#### [PROBLEM]
Restate the listing word for word; omit the images.

#### [DATA EXCERPT]

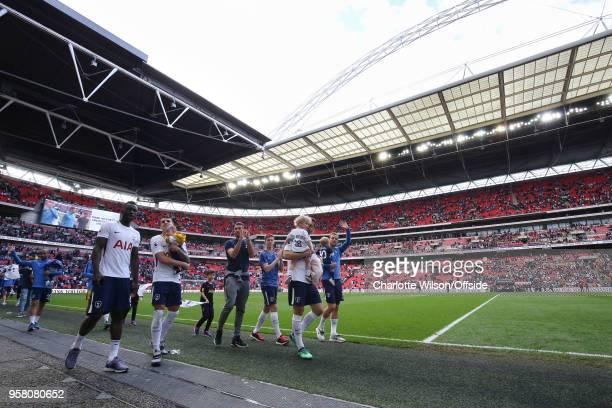 Davinson Sanchez of Tottenham Erik Lamela of Tottenham Fernando Llorente of Tottenham and Harry Kane of Tottenham walk beneath the Wembley arch with...
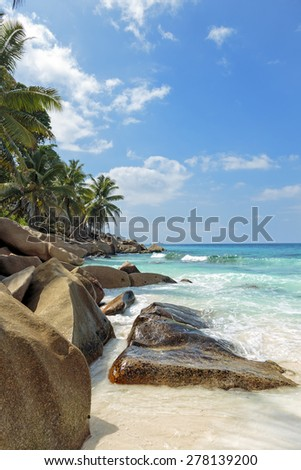 View on an untouched tropical beach with palm trees and rocks, turquoise ocean, clear blue sky, Seychelles islands - stock photo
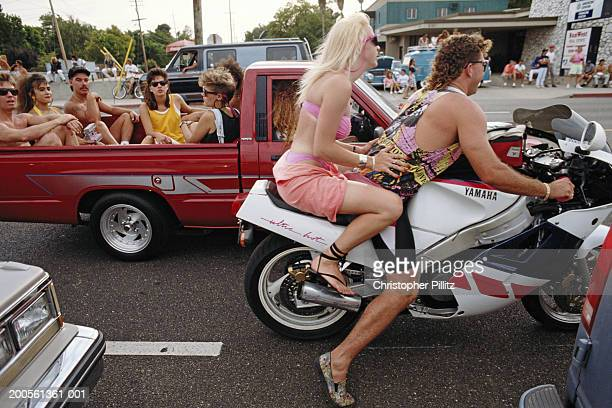 USA, CA, Modesto, group of people cruising in cars and on motorbikes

#### [RESULT]
 Davinson Sanchez of Tottenham Erik Lamela of Tottenham Fernando Llorente of Tottenham and Harry Kane of Tottenham walk beneath the Wembley arch with...
 View on an untouched tropical beach with palm trees and rocks, turquoise ocean, clear blue sky, Seychelles islands - stock photo
 USA, CA, Modesto, group of people cruising in cars and on motorbikes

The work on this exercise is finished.